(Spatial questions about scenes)
+ + + +

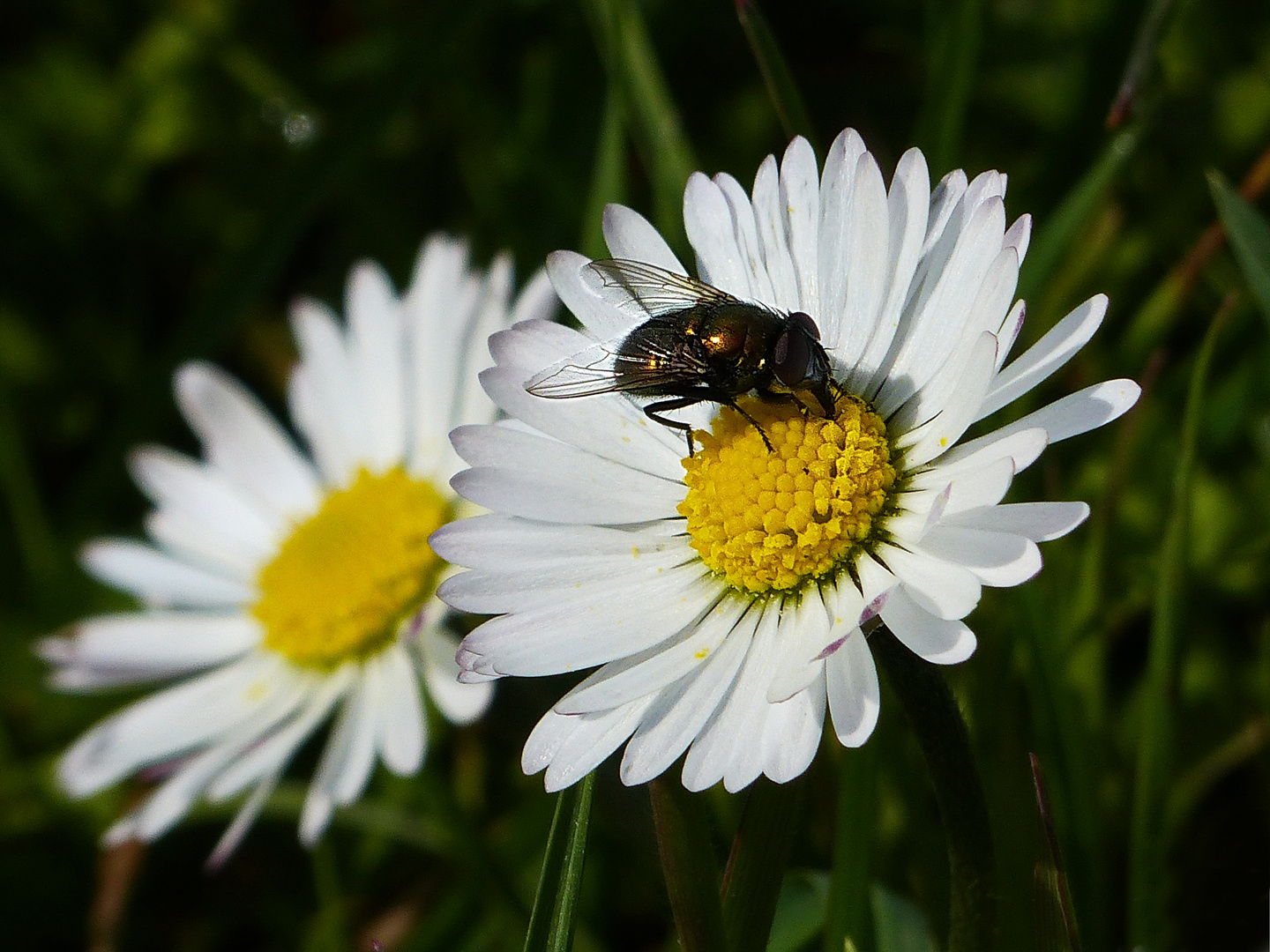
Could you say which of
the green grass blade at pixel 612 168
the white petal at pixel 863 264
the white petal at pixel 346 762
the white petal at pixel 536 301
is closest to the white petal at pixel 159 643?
the white petal at pixel 346 762

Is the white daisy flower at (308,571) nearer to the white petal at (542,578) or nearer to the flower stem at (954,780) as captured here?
the white petal at (542,578)

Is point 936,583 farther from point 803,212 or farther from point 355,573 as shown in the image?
point 355,573

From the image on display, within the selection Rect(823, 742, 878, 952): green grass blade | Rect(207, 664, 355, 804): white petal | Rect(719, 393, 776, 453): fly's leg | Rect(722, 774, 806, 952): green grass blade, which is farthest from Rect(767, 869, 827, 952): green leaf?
Rect(207, 664, 355, 804): white petal

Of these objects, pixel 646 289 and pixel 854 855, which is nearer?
pixel 854 855

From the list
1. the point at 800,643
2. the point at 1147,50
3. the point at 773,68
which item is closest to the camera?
the point at 800,643

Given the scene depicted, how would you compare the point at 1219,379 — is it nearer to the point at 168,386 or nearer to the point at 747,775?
the point at 747,775

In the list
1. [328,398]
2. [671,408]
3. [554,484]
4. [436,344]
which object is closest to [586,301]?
[671,408]

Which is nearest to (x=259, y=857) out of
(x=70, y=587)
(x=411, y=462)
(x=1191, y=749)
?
(x=70, y=587)
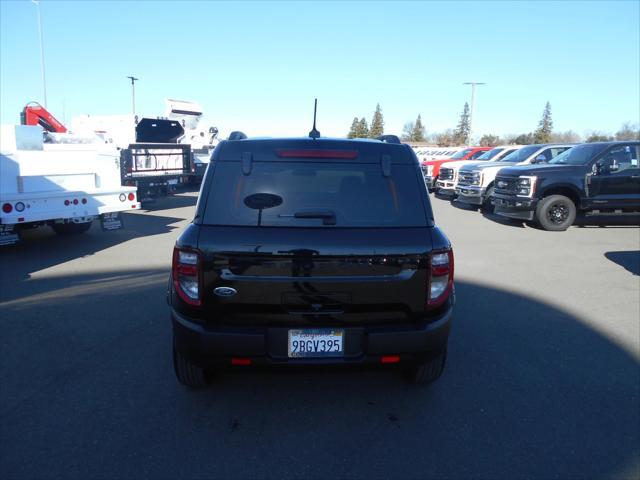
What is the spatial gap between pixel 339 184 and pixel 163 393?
6.69ft

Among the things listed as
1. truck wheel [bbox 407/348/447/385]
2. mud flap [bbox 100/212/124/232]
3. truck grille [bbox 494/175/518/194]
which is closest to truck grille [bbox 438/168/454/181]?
truck grille [bbox 494/175/518/194]

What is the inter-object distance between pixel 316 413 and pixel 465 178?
46.6ft

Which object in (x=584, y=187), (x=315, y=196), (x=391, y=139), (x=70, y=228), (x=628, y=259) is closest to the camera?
(x=315, y=196)

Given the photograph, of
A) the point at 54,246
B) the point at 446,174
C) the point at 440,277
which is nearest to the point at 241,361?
the point at 440,277

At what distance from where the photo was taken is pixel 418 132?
98.2m

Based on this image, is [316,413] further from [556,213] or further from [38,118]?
[38,118]

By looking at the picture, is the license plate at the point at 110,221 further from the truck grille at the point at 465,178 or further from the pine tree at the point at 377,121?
the pine tree at the point at 377,121

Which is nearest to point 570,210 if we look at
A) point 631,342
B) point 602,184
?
point 602,184

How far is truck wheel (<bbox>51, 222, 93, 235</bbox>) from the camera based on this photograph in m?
10.3

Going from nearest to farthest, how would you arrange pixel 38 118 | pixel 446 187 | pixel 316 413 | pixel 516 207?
pixel 316 413
pixel 516 207
pixel 38 118
pixel 446 187

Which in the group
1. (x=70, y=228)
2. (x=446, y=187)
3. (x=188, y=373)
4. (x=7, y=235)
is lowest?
(x=70, y=228)

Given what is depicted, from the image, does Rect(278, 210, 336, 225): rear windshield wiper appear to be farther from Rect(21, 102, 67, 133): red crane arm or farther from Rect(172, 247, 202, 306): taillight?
Rect(21, 102, 67, 133): red crane arm

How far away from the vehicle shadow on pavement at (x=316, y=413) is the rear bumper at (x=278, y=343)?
17.3 inches

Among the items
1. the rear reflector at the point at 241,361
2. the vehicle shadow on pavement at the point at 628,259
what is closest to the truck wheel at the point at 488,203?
the vehicle shadow on pavement at the point at 628,259
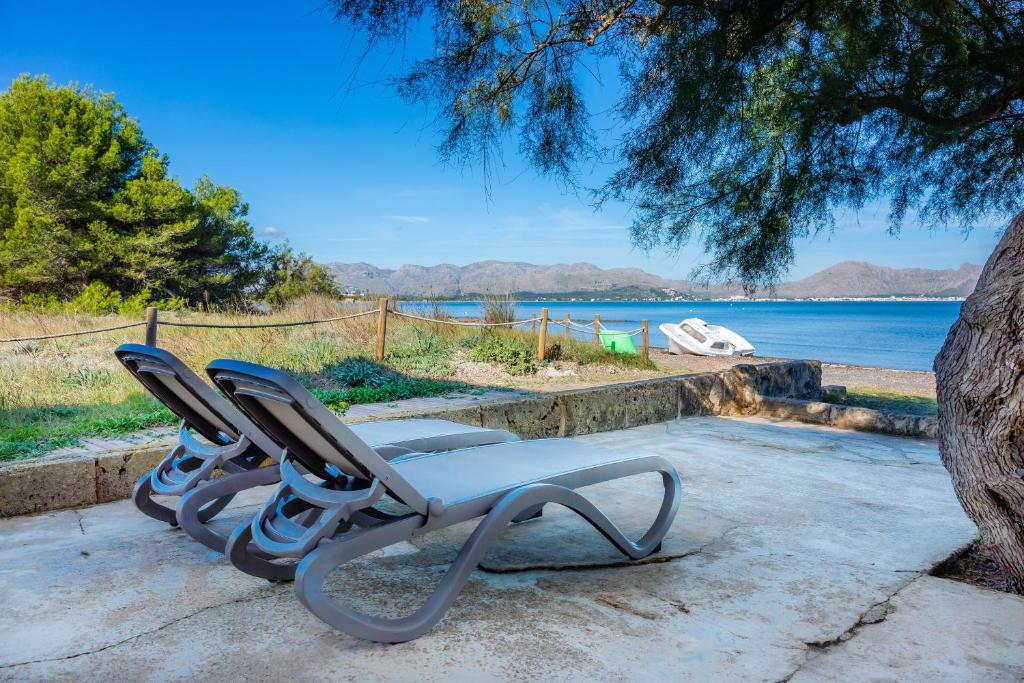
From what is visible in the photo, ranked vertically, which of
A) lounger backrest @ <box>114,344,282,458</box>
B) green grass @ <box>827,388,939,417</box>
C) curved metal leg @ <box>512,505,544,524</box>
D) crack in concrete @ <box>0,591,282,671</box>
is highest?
lounger backrest @ <box>114,344,282,458</box>

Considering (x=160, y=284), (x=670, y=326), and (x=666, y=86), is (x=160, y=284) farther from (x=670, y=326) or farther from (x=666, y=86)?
(x=666, y=86)

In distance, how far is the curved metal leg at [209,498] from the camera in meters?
2.57

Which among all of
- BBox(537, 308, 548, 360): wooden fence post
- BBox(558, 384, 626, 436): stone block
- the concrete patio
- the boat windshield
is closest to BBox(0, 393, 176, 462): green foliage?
the concrete patio

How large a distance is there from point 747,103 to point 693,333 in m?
20.5

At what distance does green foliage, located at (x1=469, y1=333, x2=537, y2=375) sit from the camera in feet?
27.8

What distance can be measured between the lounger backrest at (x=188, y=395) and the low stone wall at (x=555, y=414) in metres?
0.94

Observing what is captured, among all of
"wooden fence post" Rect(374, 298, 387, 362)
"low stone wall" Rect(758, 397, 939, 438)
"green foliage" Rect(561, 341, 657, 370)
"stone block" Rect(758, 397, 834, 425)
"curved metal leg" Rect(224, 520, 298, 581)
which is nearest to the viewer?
"curved metal leg" Rect(224, 520, 298, 581)

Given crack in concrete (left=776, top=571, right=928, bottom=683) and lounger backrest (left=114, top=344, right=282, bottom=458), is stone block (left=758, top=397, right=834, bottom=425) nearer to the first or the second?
crack in concrete (left=776, top=571, right=928, bottom=683)

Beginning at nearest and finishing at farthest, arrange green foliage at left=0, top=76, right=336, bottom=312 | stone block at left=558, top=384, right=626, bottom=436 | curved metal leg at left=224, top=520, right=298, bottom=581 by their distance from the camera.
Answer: curved metal leg at left=224, top=520, right=298, bottom=581 < stone block at left=558, top=384, right=626, bottom=436 < green foliage at left=0, top=76, right=336, bottom=312

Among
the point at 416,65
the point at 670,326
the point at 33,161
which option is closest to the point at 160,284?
the point at 33,161

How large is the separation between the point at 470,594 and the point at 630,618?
561mm

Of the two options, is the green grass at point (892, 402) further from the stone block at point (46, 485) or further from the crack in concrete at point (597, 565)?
the stone block at point (46, 485)

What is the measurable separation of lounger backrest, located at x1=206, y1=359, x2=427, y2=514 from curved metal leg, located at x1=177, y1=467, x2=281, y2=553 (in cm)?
48

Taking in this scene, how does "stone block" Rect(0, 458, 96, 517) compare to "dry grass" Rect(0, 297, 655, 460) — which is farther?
"dry grass" Rect(0, 297, 655, 460)
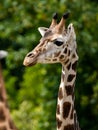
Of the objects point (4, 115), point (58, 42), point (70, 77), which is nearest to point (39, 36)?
point (4, 115)

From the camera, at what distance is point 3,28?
27.6 ft

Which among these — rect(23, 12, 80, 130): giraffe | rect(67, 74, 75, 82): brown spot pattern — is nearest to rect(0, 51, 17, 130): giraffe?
rect(23, 12, 80, 130): giraffe

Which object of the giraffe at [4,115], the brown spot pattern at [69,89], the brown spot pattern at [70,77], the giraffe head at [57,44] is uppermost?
the giraffe head at [57,44]

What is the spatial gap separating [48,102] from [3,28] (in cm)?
Result: 103

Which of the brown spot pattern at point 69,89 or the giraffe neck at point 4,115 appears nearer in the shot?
the brown spot pattern at point 69,89

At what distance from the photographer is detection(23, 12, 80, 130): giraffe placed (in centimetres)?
444

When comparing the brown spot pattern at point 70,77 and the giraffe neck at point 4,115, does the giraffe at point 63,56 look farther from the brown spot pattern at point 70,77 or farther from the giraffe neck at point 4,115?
the giraffe neck at point 4,115

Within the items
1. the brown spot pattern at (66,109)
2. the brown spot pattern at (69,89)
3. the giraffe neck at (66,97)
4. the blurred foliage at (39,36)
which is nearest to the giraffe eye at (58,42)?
the giraffe neck at (66,97)

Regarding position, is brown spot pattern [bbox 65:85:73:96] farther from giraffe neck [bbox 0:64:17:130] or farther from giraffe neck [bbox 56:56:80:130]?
giraffe neck [bbox 0:64:17:130]

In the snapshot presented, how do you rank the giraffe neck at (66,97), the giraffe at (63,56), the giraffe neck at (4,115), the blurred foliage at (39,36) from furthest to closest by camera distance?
the blurred foliage at (39,36)
the giraffe neck at (4,115)
the giraffe neck at (66,97)
the giraffe at (63,56)

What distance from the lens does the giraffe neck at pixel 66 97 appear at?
4586 mm

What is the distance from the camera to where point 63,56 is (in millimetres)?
4516

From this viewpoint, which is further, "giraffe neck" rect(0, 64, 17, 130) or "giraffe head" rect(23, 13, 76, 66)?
"giraffe neck" rect(0, 64, 17, 130)

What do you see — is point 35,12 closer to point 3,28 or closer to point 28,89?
point 3,28
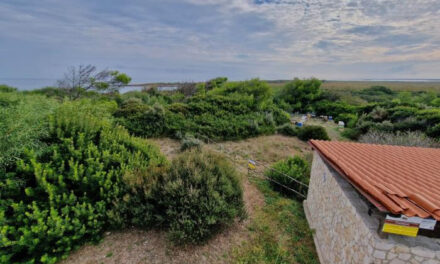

+ + + +

### WHAT THE EXERCISE ASKS
Count the lines in the rows above that contain the string "pine", and reply with only that number.

### WORKED SOLUTION
2